La relación de la arquitectura y el poder es tan antigua como el origen de la ciudad. Ya lo escribió Deyan Sudjic en su libro Arquitectura del poder: es “empleada por los dirigentes políticos para seducir, impresionar e intimidar”. Pues bien, en nuestro caso, el interés de seducir e impresionar estaba al servicio de un interés político inocultable, el de llegar a los grupos sociales vulnerables, olvidados de la formalidad y en donde el Estado no hacia presencia, literalmente, en la debida forma. El edificio y el espacio público fue el ariete de la presencia estatal, donde la estética jugaba un papel fundamental, y esta concepción y materialización fue procurada por los arquitectos.

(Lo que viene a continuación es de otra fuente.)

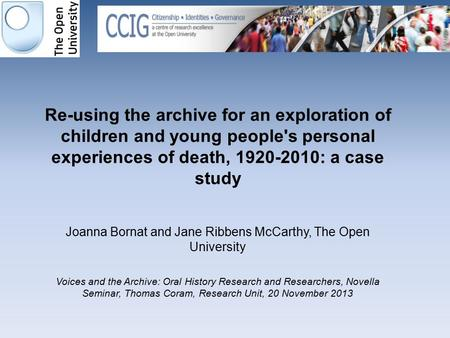 Re-using the archive for an exploration of children and young people's personal experiences of death, 1920-2010: a case study Joanna Bornat and Jane Ribbens.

Entre las viejas y nuevas generaciones se plantearon rupturas en la concepción del proyecto. Algunos, incluso, lo expresaron en términos de un alejamiento y aun superación de la “tradición moderna”; esto es, contra una idea bogotana de la arquitectura, aquella pensada dentro de los cánones modernos, pero construida desde la tradición del ladrillo y un pensamiento anclado en la denominada “arquitectura del lugar”. Desde Medellín algunos jóvenes arquitectos, con dosis iguales de descaro e ingenuidad, decretaron el fin de los particularismos y aun de la propia identidad a cambio de la inserción en la globalidad cultural, como lo promulgaron en conferencias o textos que hoy seguramente prefieren olvidar.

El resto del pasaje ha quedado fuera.